START

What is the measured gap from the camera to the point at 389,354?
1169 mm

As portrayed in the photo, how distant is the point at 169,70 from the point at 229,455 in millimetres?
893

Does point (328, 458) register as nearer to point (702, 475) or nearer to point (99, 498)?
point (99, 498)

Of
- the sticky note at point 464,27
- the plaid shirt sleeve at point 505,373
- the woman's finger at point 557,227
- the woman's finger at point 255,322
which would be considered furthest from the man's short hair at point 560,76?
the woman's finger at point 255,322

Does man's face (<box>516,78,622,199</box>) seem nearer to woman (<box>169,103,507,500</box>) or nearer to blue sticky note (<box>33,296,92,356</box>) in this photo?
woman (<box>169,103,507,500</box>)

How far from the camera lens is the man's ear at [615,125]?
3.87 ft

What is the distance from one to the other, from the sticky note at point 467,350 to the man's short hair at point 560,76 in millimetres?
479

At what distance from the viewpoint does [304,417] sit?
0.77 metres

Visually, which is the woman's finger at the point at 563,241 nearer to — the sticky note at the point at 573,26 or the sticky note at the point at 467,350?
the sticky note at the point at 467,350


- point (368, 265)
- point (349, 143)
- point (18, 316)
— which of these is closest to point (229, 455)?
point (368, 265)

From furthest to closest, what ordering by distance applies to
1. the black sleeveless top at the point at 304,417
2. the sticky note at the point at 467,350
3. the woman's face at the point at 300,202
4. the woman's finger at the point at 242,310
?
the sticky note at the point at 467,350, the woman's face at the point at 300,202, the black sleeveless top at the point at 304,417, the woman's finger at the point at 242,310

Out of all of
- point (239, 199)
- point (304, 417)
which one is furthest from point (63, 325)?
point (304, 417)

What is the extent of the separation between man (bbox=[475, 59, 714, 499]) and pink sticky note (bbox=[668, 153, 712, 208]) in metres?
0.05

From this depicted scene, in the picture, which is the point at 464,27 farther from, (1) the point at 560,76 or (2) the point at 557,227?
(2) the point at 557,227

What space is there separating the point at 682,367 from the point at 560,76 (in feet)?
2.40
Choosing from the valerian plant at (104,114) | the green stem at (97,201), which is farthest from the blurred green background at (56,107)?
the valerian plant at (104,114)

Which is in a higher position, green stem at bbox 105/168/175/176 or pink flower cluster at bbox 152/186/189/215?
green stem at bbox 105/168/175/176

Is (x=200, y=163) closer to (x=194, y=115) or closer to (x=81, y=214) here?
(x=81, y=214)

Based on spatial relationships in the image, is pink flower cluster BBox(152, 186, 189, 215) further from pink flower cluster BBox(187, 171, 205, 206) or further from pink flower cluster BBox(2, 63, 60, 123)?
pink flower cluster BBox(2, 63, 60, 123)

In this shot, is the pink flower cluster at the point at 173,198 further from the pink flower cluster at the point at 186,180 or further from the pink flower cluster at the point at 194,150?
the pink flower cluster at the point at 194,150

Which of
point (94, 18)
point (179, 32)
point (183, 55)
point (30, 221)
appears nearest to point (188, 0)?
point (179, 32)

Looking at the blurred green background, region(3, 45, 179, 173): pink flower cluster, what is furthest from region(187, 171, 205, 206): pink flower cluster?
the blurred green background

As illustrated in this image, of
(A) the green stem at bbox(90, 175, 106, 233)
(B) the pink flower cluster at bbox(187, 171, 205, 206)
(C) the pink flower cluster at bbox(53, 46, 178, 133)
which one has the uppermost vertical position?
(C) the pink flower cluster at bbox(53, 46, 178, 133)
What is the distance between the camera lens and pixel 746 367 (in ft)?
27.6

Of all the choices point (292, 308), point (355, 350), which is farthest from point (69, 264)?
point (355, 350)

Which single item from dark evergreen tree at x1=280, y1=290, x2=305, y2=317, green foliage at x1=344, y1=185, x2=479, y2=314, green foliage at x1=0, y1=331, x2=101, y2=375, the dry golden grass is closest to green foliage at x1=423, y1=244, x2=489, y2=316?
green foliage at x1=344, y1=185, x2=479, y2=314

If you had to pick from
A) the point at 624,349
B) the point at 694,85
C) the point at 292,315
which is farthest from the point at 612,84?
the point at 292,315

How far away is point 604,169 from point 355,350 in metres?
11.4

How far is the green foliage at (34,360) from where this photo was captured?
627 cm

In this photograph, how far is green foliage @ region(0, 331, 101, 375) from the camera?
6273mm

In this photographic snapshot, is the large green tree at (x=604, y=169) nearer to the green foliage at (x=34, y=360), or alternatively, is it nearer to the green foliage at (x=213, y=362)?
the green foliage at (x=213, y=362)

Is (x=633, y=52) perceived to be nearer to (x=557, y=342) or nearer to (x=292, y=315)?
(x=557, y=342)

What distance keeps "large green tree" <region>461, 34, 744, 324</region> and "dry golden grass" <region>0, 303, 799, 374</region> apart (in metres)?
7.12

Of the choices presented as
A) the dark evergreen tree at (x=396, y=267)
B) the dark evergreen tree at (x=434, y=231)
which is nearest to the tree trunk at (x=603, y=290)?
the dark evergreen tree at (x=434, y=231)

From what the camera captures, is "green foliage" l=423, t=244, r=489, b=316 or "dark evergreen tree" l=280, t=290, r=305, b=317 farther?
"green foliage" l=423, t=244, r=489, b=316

END

### Required task
The full set of records should be duplicated exactly.

### Worked answer
What is the measured gap from the camera to the point at 389,354?
1169 mm

As portrayed in the photo, how distant is the point at 169,70 from the point at 229,455 in millimetres?
893

Does point (328, 458) register as nearer to point (702, 475) or nearer to point (99, 498)?
point (99, 498)

Of
- the sticky note at point 464,27
- the plaid shirt sleeve at point 505,373
- the woman's finger at point 557,227
- the woman's finger at point 255,322
which would be considered furthest from the man's short hair at point 560,76?
the woman's finger at point 255,322

Does man's face (<box>516,78,622,199</box>) seem nearer to woman (<box>169,103,507,500</box>) or nearer to blue sticky note (<box>33,296,92,356</box>) in this photo?
woman (<box>169,103,507,500</box>)

How far from the camera lens is the man's ear at [615,125]?
3.87 ft

What is the distance from one to the other, from the sticky note at point 467,350 to the man's short hair at point 560,76 in millimetres?
479

At what distance from the viewpoint does [304,417] sit?
0.77 metres

Visually, which is the woman's finger at the point at 563,241 nearer to — the sticky note at the point at 573,26 or the sticky note at the point at 467,350?
the sticky note at the point at 467,350


- point (368, 265)
- point (349, 143)
- point (18, 316)
— which of these is closest to point (229, 455)?
point (368, 265)

From furthest to closest, what ordering by distance applies to
1. the black sleeveless top at the point at 304,417
2. the sticky note at the point at 467,350
3. the woman's face at the point at 300,202
4. the woman's finger at the point at 242,310
?
the sticky note at the point at 467,350, the woman's face at the point at 300,202, the black sleeveless top at the point at 304,417, the woman's finger at the point at 242,310

Out of all of
- point (239, 199)
- point (304, 417)
which one is furthest from point (63, 325)?
point (304, 417)

What is the extent of the separation between man (bbox=[475, 59, 714, 499]) and pink sticky note (bbox=[668, 153, 712, 208]) in metres?
0.05

From this depicted scene, in the picture, which is the point at 464,27 farther from, (1) the point at 560,76 or (2) the point at 557,227?
(2) the point at 557,227

What space is there separating the point at 682,367 from the point at 560,76 (in feet)?
2.40
Choosing from the valerian plant at (104,114) | the green stem at (97,201), which is farthest from the blurred green background at (56,107)?
the valerian plant at (104,114)

Which is in a higher position, green stem at bbox 105/168/175/176 or pink flower cluster at bbox 152/186/189/215?
green stem at bbox 105/168/175/176

Is (x=200, y=163) closer to (x=194, y=115) or closer to (x=81, y=214) here?
(x=81, y=214)

Based on spatial relationships in the image, is pink flower cluster BBox(152, 186, 189, 215) further from pink flower cluster BBox(187, 171, 205, 206) or further from pink flower cluster BBox(2, 63, 60, 123)?
pink flower cluster BBox(2, 63, 60, 123)

In this shot, is the pink flower cluster at the point at 173,198 further from the pink flower cluster at the point at 186,180 or further from the pink flower cluster at the point at 194,150?
the pink flower cluster at the point at 194,150

Which of
point (94, 18)
point (179, 32)
point (183, 55)
point (30, 221)
appears nearest to point (188, 0)?
point (179, 32)

Looking at the blurred green background, region(3, 45, 179, 173): pink flower cluster, what is furthest from region(187, 171, 205, 206): pink flower cluster?
the blurred green background

As illustrated in this image, of
(A) the green stem at bbox(90, 175, 106, 233)
(B) the pink flower cluster at bbox(187, 171, 205, 206)
(C) the pink flower cluster at bbox(53, 46, 178, 133)
which one has the uppermost vertical position?
(C) the pink flower cluster at bbox(53, 46, 178, 133)
What is the distance between the camera lens and pixel 746 367 (in ft)?
27.6

Of all the choices point (292, 308), point (355, 350), which is farthest from point (69, 264)?
point (355, 350)

Which single item from dark evergreen tree at x1=280, y1=290, x2=305, y2=317, green foliage at x1=344, y1=185, x2=479, y2=314, green foliage at x1=0, y1=331, x2=101, y2=375, the dry golden grass is closest to green foliage at x1=423, y1=244, x2=489, y2=316?
green foliage at x1=344, y1=185, x2=479, y2=314

If you had to pick from
A) the point at 624,349
B) the point at 694,85
C) the point at 292,315
which is farthest from the point at 612,84?
the point at 292,315

How far away is point 604,169 from point 355,350 in metres?
11.4

How far is the green foliage at (34,360) from where this photo was captured?
627 cm

In this photograph, how far is green foliage @ region(0, 331, 101, 375) from the camera?
6273mm

In this photographic snapshot, is the large green tree at (x=604, y=169) nearer to the green foliage at (x=34, y=360), or alternatively, is it nearer to the green foliage at (x=213, y=362)?
the green foliage at (x=213, y=362)

Is (x=633, y=52) perceived to be nearer to (x=557, y=342) or nearer to (x=292, y=315)?
(x=557, y=342)

What distance keeps "large green tree" <region>461, 34, 744, 324</region> and "dry golden grass" <region>0, 303, 799, 374</region> apart (in metres)?
7.12

Of the choices presented as
A) the dark evergreen tree at (x=396, y=267)
B) the dark evergreen tree at (x=434, y=231)
which is nearest to the tree trunk at (x=603, y=290)?
the dark evergreen tree at (x=434, y=231)

From what the camera captures, is "green foliage" l=423, t=244, r=489, b=316 or "dark evergreen tree" l=280, t=290, r=305, b=317 farther?
"green foliage" l=423, t=244, r=489, b=316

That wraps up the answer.